(I mean to say that it is A factor, not THE singular cause)

Or rather it resembles a mythical beast, part of the hydra of American societal collapse. We're all alienated and isolated from each other, further and further removed from viewing each other as fellow human beings or fellow citizens in a nation. What causes someone to snap and arbitrarily decide to find a crowd of people (frequently schoolchildren) with the express purpose of committing mass murder? We know that entitlement and rage play huge parts, as does this alienation. If you view other people more as competition, as enemies, as obstacles or threats, you'll more likely find it easier to commit mass slaughter.
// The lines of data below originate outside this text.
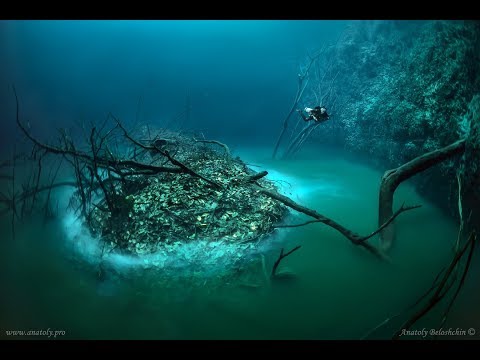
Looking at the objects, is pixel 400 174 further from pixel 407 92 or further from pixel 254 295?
pixel 407 92

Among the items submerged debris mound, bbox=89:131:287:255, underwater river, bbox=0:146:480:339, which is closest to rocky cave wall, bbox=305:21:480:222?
underwater river, bbox=0:146:480:339

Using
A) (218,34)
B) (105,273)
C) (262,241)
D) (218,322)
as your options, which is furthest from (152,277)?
(218,34)

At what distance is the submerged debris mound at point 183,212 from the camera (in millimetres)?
4297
Capitalism splits us apart like this. As does car culture. Americans are so fucking car-brained, another cause/effect of this alienation. Waiting in a queue, already intolerable in a standing-and-waiting context, infuriates even the most patient person if they're "stuck in traffic". Fellow citizens become threatening obstacles by default. When driving, the only real means of communication are expressions of rage (horns, screaming, middle finger, et. all). You're not just waiting to place your order in a cheap restaurant or coffee shop, you're stuck in traffic that's backed up onto the street waiting for the drive-thru.

When driving, pedestrians are inconveniences to your personal space and entitlement. Other cars are even worse; barely recognizable as human-operated, they're metallic monsters rushing at lethal speeds around you, cutting you off, getting in the fucking way, going to slowly or too fast, and making your day that much worse. Bicyclists are demoted to literally subhuman in the driver's mind.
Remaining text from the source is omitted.